Já José Roberto Santin, professor, pesquisador e vice-presidente da Sociedade Brasileira de Toxicologia (SBTox), avalia que a falta de regulamentação alimenta um ciclo de descontrole que compromete tanto a saúde pública quanto a segurança nacional. "A regulamentação impõe padrões de qualidade que, por consequência, aumentam a segurança para o usuário. Entre suas principais ações, destaca-se o controle da composição dos líquidos que contêm nicotina, estabelecendo limites para sua concentração e proibindo a presença de substâncias proibidas ou potencialmente perigosas", afirma.
Dversos países, como Estados Unidos, Reino Unido e, mais recentemente, o Chile, avançaram na regulamentação de dispositivos de nicotina com base na estratégia de redução de danos. "O Brasil precisa observar as estratégias adotadas por países mais desenvolvidos, que têm implementado políticas de regulamentação mais eficazes, baseadas em evidências científicas e em princípios de redução de danos. Sem dúvida, esse é o caminho mais sensato e seguro a seguir", afirma.
No Reino Unido, o uso do cigarro eletrônico é incentivado como ferramenta para parar de fumar. Nos EUA, a Food and Drug Administration (FDA) autoriza a comercialização de determinados produtos após rigorosa análise científica de risco. Já o Chile regulamentou em 2024 a venda de cigarros eletrônicos, impondo critérios técnicos e restrições de venda a menores de idade.

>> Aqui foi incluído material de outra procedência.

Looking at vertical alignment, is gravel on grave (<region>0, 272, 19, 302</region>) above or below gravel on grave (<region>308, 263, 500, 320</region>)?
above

Crescimento descontrolado e sem fiscalização
O Brasil tem quase 3 milhões de consumidores de cigarros eletrônicos, segundo pesquisa Ipec feita em 2023. As apreensões do produto ilegal pelos órgãos de fiscalização também aumentaram. De acordo com dados da Receita Federal, foram apreendidas no Paraná, em 2024, mais de 1 milhão de dispositivos eletrônicos para fumar. O dobro em relação ao ano anterior. Em São Paulo, de um ano para o outro, sete vezes a mais, totalizando 937.222 unidades apreendidas. No Rio Grande do Sul, o aumento foi impressionante: 89 vezes a quantidade confiscada em 2023, chegando a 397.983 unidades apreendidas em 2024.
“O que temos hoje é o pior dos mundos: um produto que é totalmente comercializado por canais ilegais, sem qualquer parâmetro técnico, sem controle sanitário e sem rastreabilidade. É o monopólio do crime”, afirma Edson Vismona, presidente do Fórum Nacional de Combate à Pirataria (FNCP).
Segundo Vismona, os países que já regulamentaram os produtos alternativos de nicotina chegaram à conclusão de que a criação de regras é a única forma de proteger a população, permitir que o consumidor tenha a possibilidade de escolher produtos com parâmetros e composição assegurada e coibir o mercado ilegal. “No Brasil, ao contrário, mantivemos a proibição e entregamos milhões de brasileiros aos riscos de produtos ilícitos sem qualquer controle, fornecidos por criminosos”, resume.
O presidente do FNCP destaca que a proibição imposta pela Anvisa não impede o acesso aos cigarros eletrônicos. Ao contrário, fortalece o mercado clandestino, estimulado pela alta lucratividade e ausência de concorrência com produtos regulamentados. “A comercialização ilegal está nas mãos de milícias e organizações criminosas que já atuavam no contrabando de cigarros. Eles ampliaram seu portfólio com os eletrônicos, que hoje são encontrados com facilidade em plataformas digitais, praias, bares, feiras e até com estética voltada para crianças, com embalagens com personagens de desenho animado”, aponta.
Para os especialistas entrevistados pelo 247, é hora de rever a política atual. A regulamentação responsável, com base em critérios técnicos, limites de composição, exigência de rastreabilidade e controle de venda, é o caminho adotado pelas nações que colocam a saúde pública como prioridade.